This invention relates to a magnetic memory cell that has particular but not exclusive application to memory devices which include a memory array.
Hitherto, non-volatile random access memories (MVRAMs) have been proposed including magnetic random access memories (MRAMs) and ferroelectric RAMs (FRAMs), as candidates to replace conventional dynamic random access memories (DRAMs) and hard disc drives. A number of devices have been proposed which make use of giant magneto resistance (GMR) in multi-layers, as described in M. N. Baibich, J. M. Broto, A. Fert, F. Nguyen van Dau, F. Petroff, P. Erienne, G. Gruzet, A. Friedrich, and J. Chazelas, Phys. Rev. Lett 61, 2472 (1988). Also, devices based on tunnelling magneto resistance (TMR) in magnetic tunnel junctions have been proposed as described in J. F. Bobo, F. B. Mancoff, K. Bessho, M. Sharma, K. Sin, D. Guarisco, S. X. Wang and B. M. Clemens, J. Appl. Phys. 83 6685 (1998). In these devices, information is stored in terms of the orientation of the magnetisation of small patterned structures and is read by measuring resistance. Previously proposed MRAM devices utilise in-plane magnetised magnetic layers together with a GMR or TMR measurement.

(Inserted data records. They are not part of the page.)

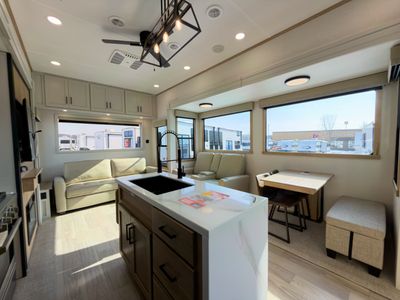 2026 Forest River RV Sierra Destination Trailers - Photo 46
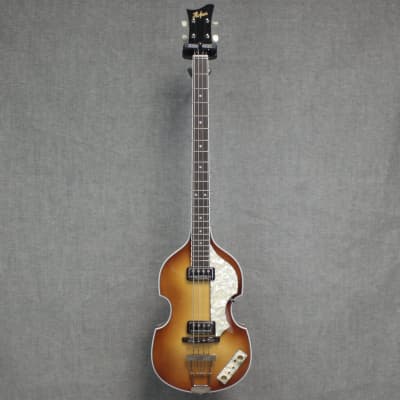 1990s Hofner 500/1 Vintage '63 Violin Beatle Bass Staple Pickup w 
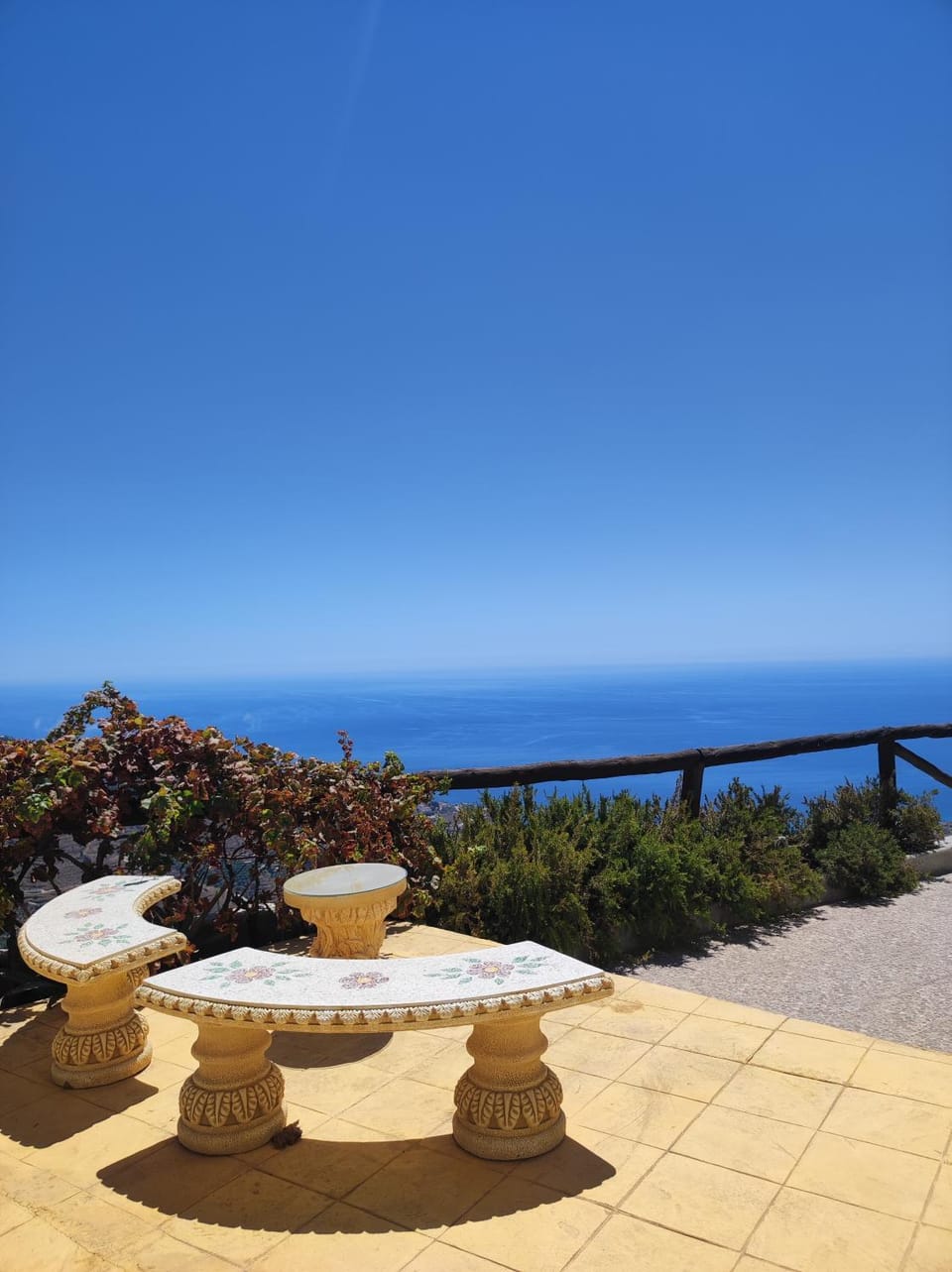 Cortijo Mirador de Almuñecar House in Costa Tropical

Another MRAM device has been proposed that utilises Hall effect measurements in a essentially two dimensional electron gas semiconductor multi-layer as described in F. G. Monzon, M. Johnson and M. L. Roukes, Appl. Phys. Lett. 71, 3087 (1997).
The use of in-plane magnetised magnetic layers imposes a restriction on the amount of downscaling that can be achieved in order to miniaturise the devices. Downscaling is limited by the increasing effect of the demagnetising field, generated by the magnetic sinks and sources of the magnetisation at the boundaries of the device. This causes a decrease in the effective magnetic anisotropy as the cell size is decreased, until the super-parametric limit is reached where the cell magnetisation becomes unstable at room temperature.
With a view to overcoming this problem, the present invention provides a magnetic memory cell comprising: an elongate, magnetic conductive element, a magnetic field producing device to apply a magnetic field to the conductive element, and a contact to allow detection of a Hall voltage developed across the element, the magnetic conductive element being configured to allow a magnetic domain to be induced therein and to provide pinning for its domain wall whereby the domain adopts a first configuration or a second different pinned configuration dependant upon the magnetic field produced by the magnetic field producing device, and such that first and second different values of the Hall voltage are produced for said respective domain wall configurations when an electrical current is passed through the magnetic conductive element.
The magnetic conductive element may comprise at least one planar layer of magnetic material with its easy or preferred axis of magnetisation extending transversely to the plane thereof, more particularly perpendicular to the plane. In this way, the influence of the demagnetising field is significantly less dependent on the lateral cell size than hitherto, which facilitates downscaling of the cell for purposes of miniaturisation. Layers of the magnetic material may be configured between layers of non-magnetic electrically conductive material. One material system may comprise layers of cobalt and platinum, which may be formed as a superlattice. Alternatively, xcfx84-Mn0.6-xNixAl0.4 where x less than 0.08 may be used.
The magnetic conductive element may include a region of reduced coercivity to promote formation of the induced magnetic domain. The region of reduced coercivity may be produced by focussed ion beam irradiation, for example using He+ ions at high fluency or Ga+ ions.